TEXT SECTION

[Start]

Did you hear the Jeremiah passage that Kim and Juan read at the advent lamp lighting? I have been turning that last phrase around in my mind all week. They will call the land “YHWH is our justice.” This advent season, that is a land I want to journey to: a land called “YHWH is our justice.” How do we get there? Can we get there in this beautiful tent/caravan? Is there room for all of us? Is that land a place, or a time, or an event? Is it a destination or is it the journey itself – this land called “YHWH is our justice.”

On Thursday evening Eric and I joined Saundra and Dwight (and 2,300 other people) at the National Cathedral. We were there to hear Yo Yo Ma play all six of the suites that Johann Sebastian Bach wrote for solo cello. Sometimes we get to hear Eric or Daniel Daughtry-Weiss play parts of these suites for prelude. But to play all six, all the way through, without an intermission? It is like running a marathon but without the pit stops or people handing you water as you run past.

Yo Yo Ma sat on the stage, one chair, on a platform usually filled with musicians or clergy. He played from memory, for two and a half hours. It was entrancing, inspiring, — and I thought, “Yo Yo Ma lives in the land called ‘YHWH is our justice.’” Yo Yo Ma knows the suites of Bach so well that he lives in them. And because he lives in the Bach Suites and loves living in them, he knows what a gift they are to the world and he shares that gift with others.

As much as Yo Yo Ma loves and lives in the Bach Suites, he knows that he and the Bach Suites are not the only gift to the world. At the end of the concert, after a rousing standing ovation, Yo Yo Ma called on to the stage, the Howard University Gospel Choir. Not every performer would step aside from so much adulation and allow 20 college students to take the stage, to finish the night out. But Yo Yo Ma must know something about living in the land of “YHWH is our justice.” He must know that when we live in that land, we recognize there are many gifts and many ways to share those gifts.

[End]

EXERCISE AIM
Reproduce the full sermon excerpt above word for word.

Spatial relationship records
[Start]

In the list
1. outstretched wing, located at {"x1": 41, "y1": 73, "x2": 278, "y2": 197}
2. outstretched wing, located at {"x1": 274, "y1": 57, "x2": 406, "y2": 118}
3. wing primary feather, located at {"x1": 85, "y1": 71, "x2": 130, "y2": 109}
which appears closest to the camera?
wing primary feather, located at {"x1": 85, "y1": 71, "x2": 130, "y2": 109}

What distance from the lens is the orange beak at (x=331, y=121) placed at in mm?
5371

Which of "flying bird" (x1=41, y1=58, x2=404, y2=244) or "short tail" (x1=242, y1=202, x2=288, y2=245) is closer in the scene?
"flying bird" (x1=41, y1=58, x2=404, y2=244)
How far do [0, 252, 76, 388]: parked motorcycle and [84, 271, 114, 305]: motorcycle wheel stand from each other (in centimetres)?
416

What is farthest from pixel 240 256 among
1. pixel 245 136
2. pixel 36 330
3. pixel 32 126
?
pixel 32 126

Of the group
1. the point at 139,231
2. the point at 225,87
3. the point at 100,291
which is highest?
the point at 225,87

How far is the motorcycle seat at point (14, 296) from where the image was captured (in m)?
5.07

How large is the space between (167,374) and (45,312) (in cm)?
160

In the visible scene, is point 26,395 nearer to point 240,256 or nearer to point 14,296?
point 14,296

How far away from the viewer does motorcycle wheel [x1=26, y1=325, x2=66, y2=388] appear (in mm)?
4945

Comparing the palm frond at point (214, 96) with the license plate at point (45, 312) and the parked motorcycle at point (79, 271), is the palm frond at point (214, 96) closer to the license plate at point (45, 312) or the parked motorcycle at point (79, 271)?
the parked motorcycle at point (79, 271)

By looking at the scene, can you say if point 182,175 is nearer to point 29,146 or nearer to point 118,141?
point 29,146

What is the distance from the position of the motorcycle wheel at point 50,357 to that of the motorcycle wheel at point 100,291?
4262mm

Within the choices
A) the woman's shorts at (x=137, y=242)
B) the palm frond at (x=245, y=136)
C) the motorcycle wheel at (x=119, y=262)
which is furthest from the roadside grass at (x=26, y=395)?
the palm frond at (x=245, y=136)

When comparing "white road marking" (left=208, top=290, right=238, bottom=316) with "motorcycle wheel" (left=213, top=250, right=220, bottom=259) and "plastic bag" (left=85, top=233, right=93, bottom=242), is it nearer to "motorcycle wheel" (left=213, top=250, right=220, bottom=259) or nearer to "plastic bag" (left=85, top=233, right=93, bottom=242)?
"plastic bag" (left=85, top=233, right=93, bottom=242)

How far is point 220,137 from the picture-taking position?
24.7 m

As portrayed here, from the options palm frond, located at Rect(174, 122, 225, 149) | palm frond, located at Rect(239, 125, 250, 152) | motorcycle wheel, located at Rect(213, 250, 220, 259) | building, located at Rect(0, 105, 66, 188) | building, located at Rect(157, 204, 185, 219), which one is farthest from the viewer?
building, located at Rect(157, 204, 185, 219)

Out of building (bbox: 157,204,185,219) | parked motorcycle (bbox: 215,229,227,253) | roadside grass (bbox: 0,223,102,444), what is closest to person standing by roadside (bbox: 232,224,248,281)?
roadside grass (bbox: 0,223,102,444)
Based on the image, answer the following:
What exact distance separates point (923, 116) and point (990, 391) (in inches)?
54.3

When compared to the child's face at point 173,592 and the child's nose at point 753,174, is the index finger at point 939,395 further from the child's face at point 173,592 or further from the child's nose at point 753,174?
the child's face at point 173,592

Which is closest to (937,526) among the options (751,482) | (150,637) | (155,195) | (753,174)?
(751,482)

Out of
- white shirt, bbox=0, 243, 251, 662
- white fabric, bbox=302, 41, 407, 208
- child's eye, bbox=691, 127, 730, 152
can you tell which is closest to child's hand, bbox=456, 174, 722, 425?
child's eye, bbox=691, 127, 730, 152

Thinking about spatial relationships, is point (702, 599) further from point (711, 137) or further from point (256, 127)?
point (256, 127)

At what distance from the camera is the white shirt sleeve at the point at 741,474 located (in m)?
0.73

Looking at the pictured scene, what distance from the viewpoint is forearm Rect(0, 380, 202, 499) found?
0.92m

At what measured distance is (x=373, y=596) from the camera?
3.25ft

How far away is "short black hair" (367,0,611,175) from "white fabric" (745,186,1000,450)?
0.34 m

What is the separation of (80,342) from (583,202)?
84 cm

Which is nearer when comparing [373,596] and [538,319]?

[End]

SOLUTION FOR THIS EXERCISE
Did you hear the Jeremiah passage that Kim and Juan read at the advent lamp lighting? I have been turning that last phrase around in my mind all week. They will call the land “YHWH is our justice.” This advent season, that is a land I want to journey to: a land called “YHWH is our justice.” How do we get there? Can we get there in this beautiful tent/caravan? Is there room for all of us? Is that land a place, or a time, or an event? Is it a destination or is it the journey itself – this land called “YHWH is our justice.”

On Thursday evening Eric and I joined Saundra and Dwight (and 2,300 other people) at the National Cathedral. We were there to hear Yo Yo Ma play all six of the suites that Johann Sebastian Bach wrote for solo cello. Sometimes we get to hear Eric or Daniel Daughtry-Weiss play parts of these suites for prelude. But to play all six, all the way through, without an intermission? It is like running a marathon but without the pit stops or people handing you water as you run past.

Yo Yo Ma sat on the stage, one chair, on a platform usually filled with musicians or clergy. He played from memory, for two and a half hours. It was entrancing, inspiring, — and I thought, “Yo Yo Ma lives in the land called ‘YHWH is our justice.’” Yo Yo Ma knows the suites of Bach so well that he lives in them. And because he lives in the Bach Suites and loves living in them, he knows what a gift they are to the world and he shares that gift with others.

As much as Yo Yo Ma loves and lives in the Bach Suites, he knows that he and the Bach Suites are not the only gift to the world. At the end of the concert, after a rousing standing ovation, Yo Yo Ma called on to the stage, the Howard University Gospel Choir. Not every performer would step aside from so much adulation and allow 20 college students to take the stage, to finish the night out. But Yo Yo Ma must know something about living in the land of “YHWH is our justice.” He must know that when we live in that land, we recognize there are many gifts and many ways to share those gifts.